◆ Task brief:
As the answer, give exactly the lines of the records below from the one with "Thumbnail Studio to" through the one with "Families Utd", ends included and pictures left out.

Scraped caption text data
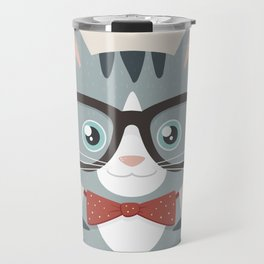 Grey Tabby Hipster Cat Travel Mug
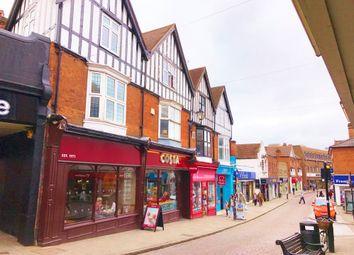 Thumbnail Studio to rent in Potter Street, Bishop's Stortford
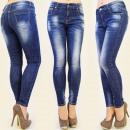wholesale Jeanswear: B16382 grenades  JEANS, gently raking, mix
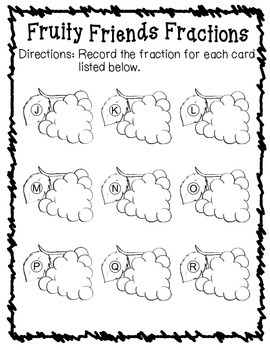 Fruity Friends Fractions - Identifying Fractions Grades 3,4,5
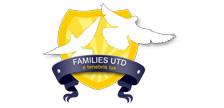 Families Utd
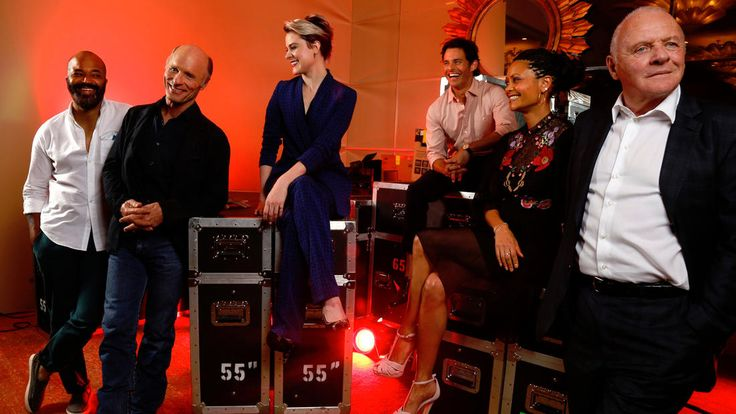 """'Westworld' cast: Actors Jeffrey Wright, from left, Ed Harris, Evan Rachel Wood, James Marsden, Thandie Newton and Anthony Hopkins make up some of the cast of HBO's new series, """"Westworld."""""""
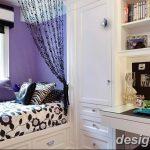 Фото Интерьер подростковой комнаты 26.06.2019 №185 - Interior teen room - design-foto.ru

* * *

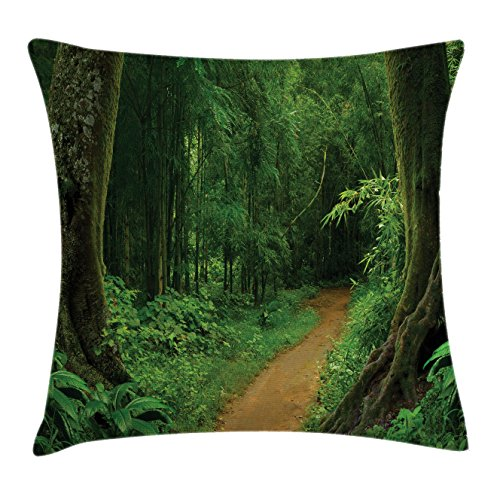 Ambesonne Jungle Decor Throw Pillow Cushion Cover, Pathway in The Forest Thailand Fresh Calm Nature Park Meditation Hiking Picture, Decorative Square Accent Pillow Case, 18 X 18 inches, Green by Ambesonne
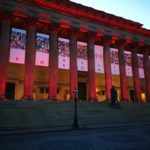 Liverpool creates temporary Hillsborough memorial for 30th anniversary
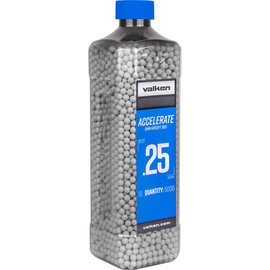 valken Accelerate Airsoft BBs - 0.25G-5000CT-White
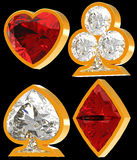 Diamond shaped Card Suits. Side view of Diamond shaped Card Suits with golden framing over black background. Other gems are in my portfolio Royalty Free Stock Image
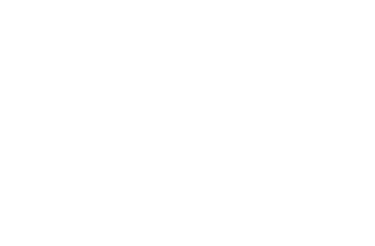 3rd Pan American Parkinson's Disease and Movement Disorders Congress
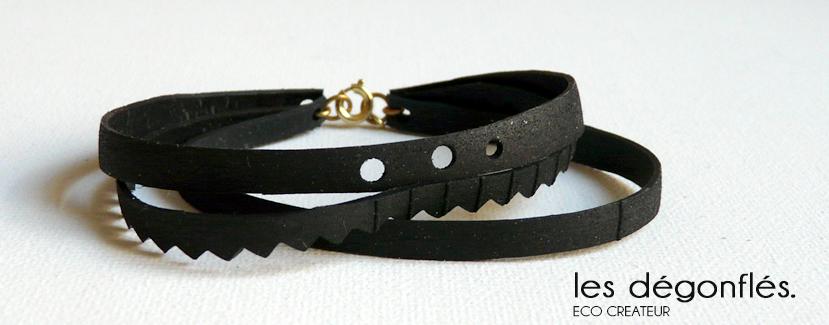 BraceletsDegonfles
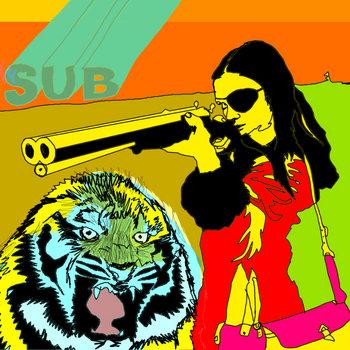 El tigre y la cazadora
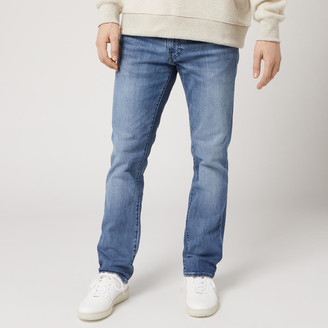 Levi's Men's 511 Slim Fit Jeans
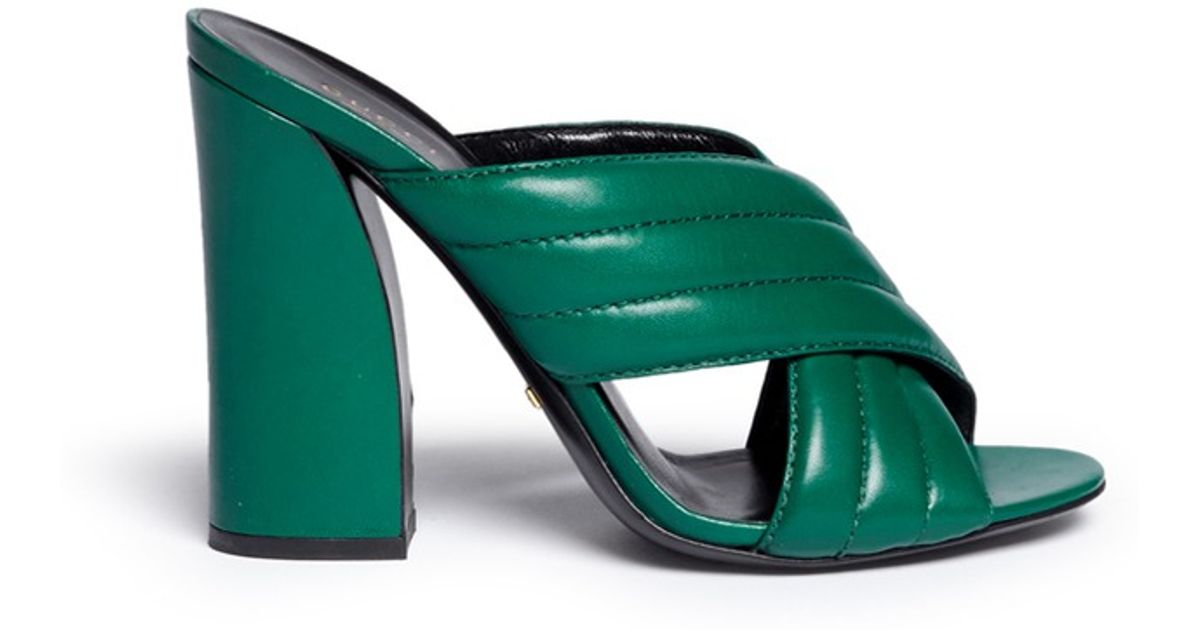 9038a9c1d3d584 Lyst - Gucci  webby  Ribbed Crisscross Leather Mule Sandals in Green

◆ Exercise response:
 Thumbnail Studio to rent in Potter Street, Bishop's Stortford
wholesale Jeanswear: B16382 grenades  JEANS, gently raking, mix
 Fruity Friends Fractions - Identifying Fractions Grades 3,4,5
 Families Utd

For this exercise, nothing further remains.